## How to complete this task:
Search the records for the string "scientific", and show each line where it appears.

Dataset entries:
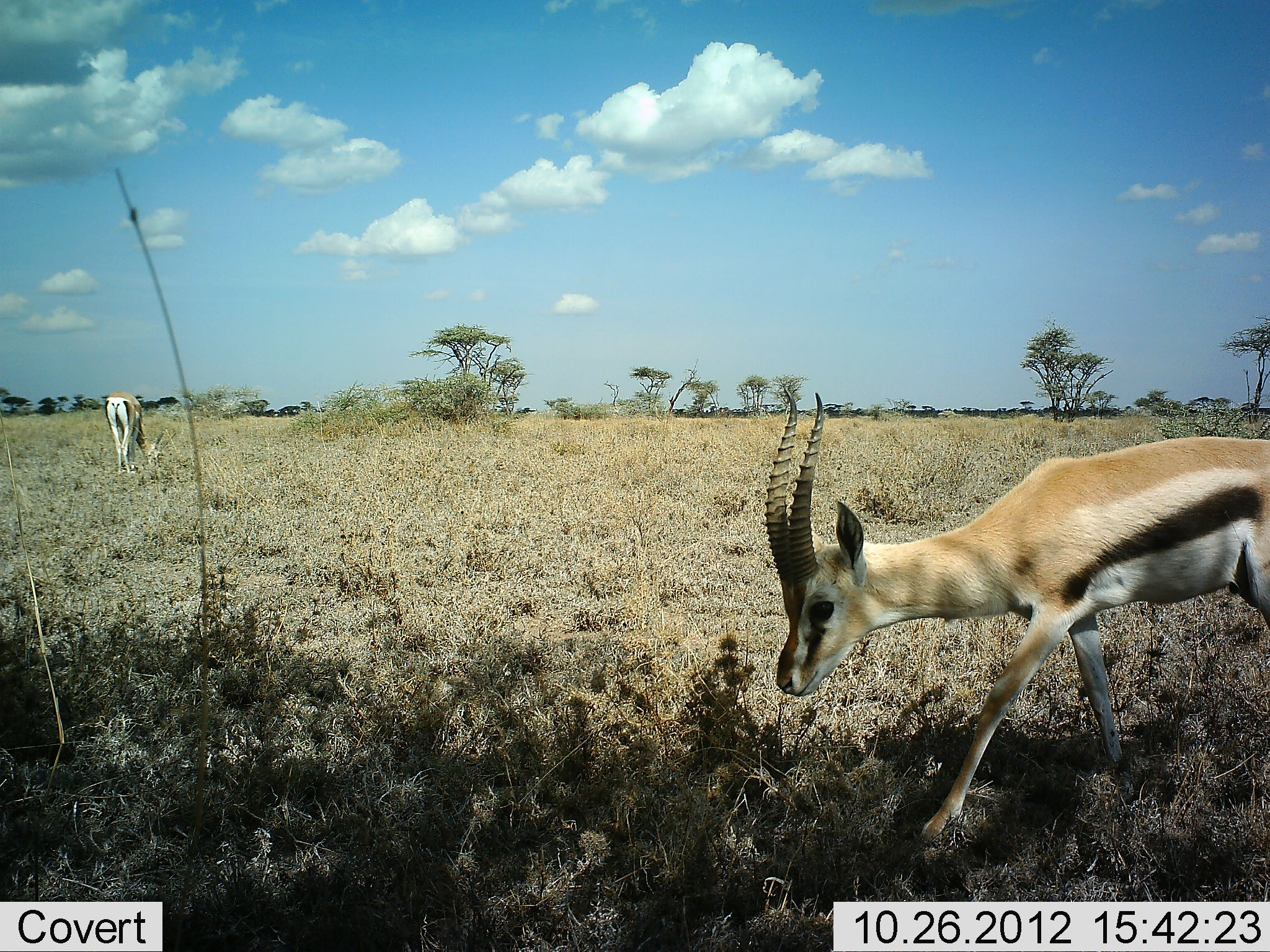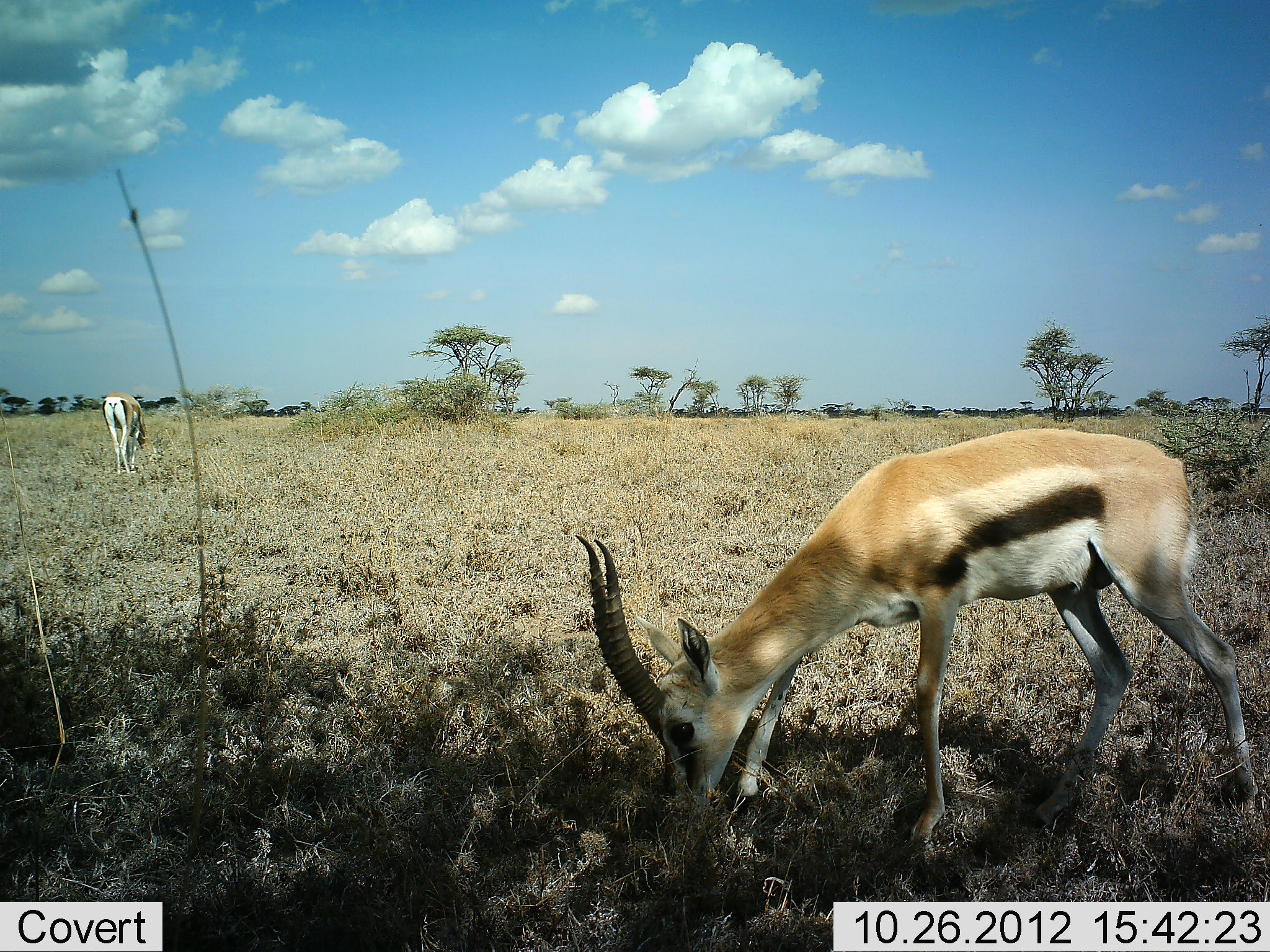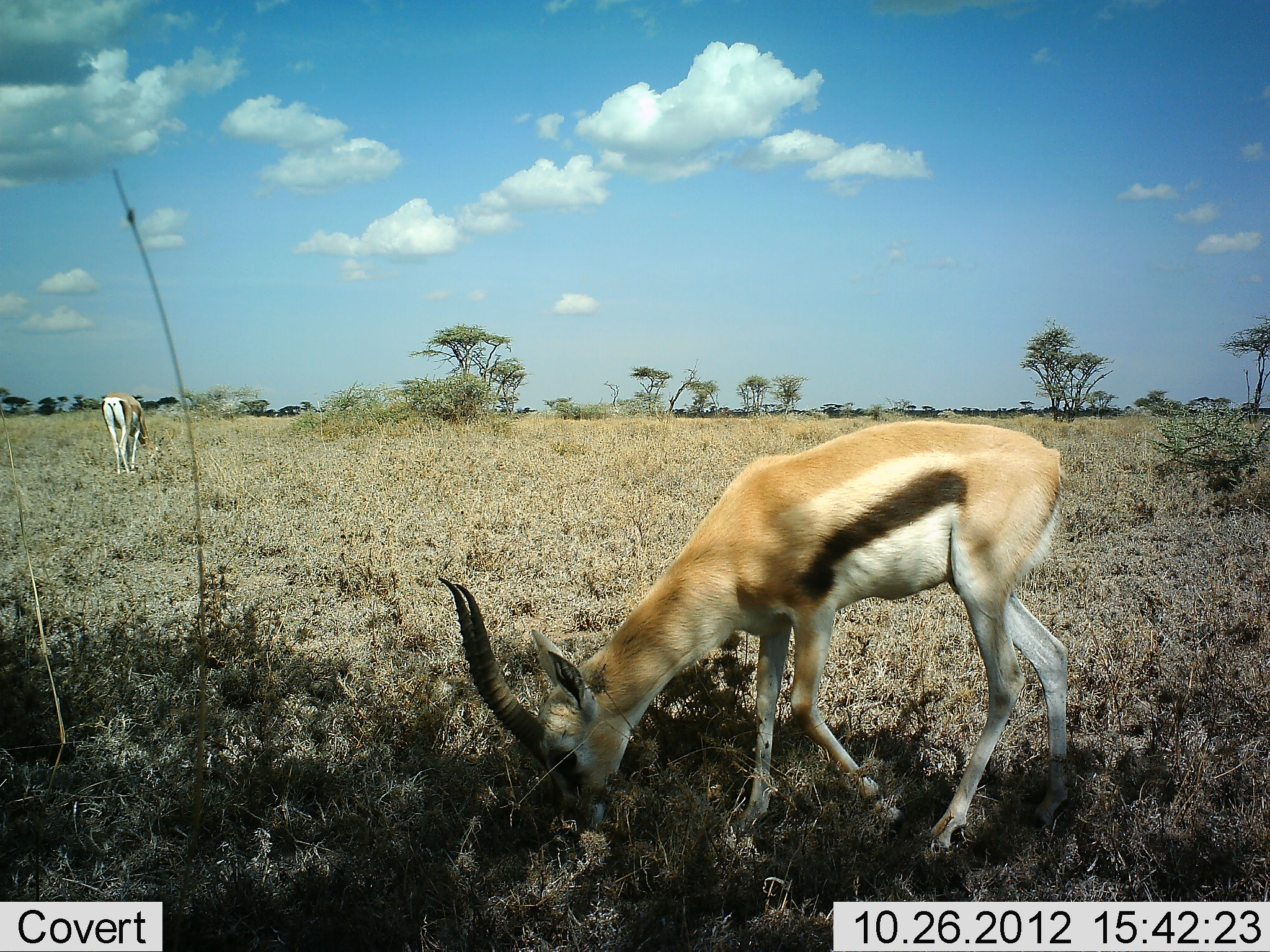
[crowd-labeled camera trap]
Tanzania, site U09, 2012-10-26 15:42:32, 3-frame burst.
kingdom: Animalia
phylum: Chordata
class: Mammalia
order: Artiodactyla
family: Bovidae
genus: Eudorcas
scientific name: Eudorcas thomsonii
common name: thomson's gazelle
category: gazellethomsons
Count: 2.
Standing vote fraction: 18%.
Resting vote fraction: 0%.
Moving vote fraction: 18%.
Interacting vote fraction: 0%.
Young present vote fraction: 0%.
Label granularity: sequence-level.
--
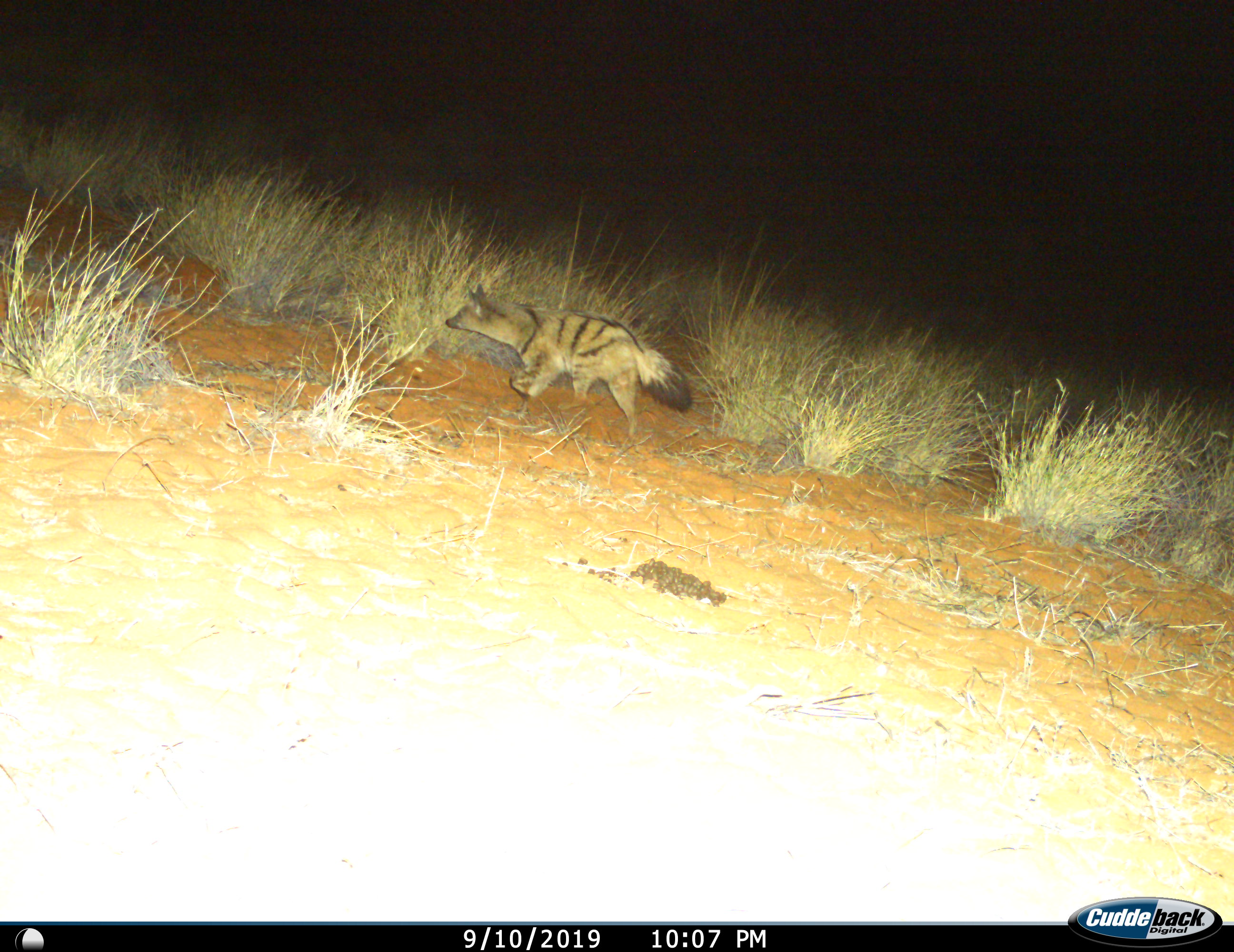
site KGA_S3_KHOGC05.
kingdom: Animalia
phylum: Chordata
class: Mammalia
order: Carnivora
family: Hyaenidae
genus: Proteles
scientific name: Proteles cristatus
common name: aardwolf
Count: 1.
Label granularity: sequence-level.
...
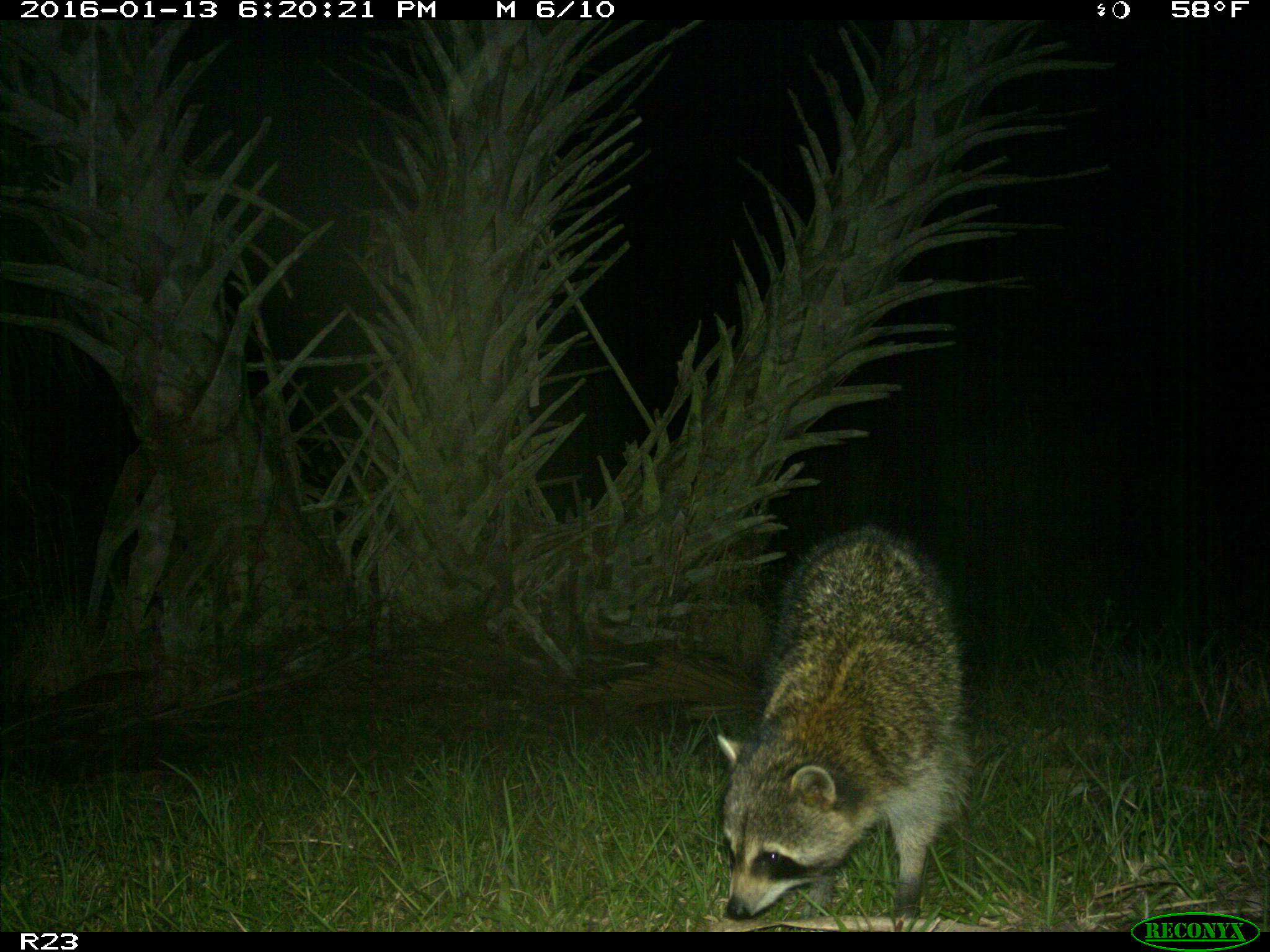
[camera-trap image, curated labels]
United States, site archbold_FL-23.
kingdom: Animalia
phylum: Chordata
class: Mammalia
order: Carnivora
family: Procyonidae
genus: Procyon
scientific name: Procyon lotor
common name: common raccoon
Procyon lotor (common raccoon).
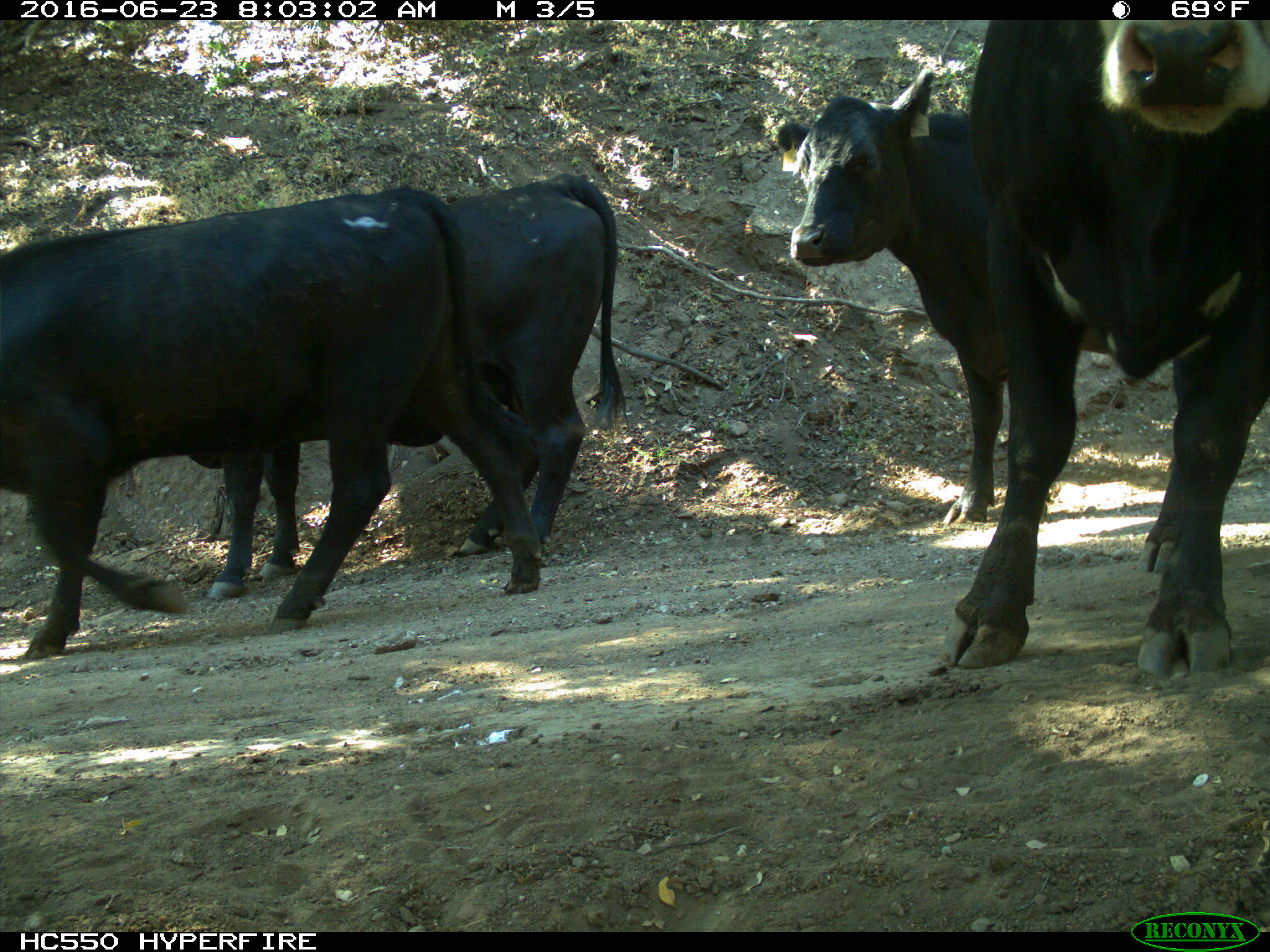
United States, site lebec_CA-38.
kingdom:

## Answer to this task:
scientific name: Eudorcas thomsonii
scientific name: Proteles cristatus
scientific name: Procyon lotor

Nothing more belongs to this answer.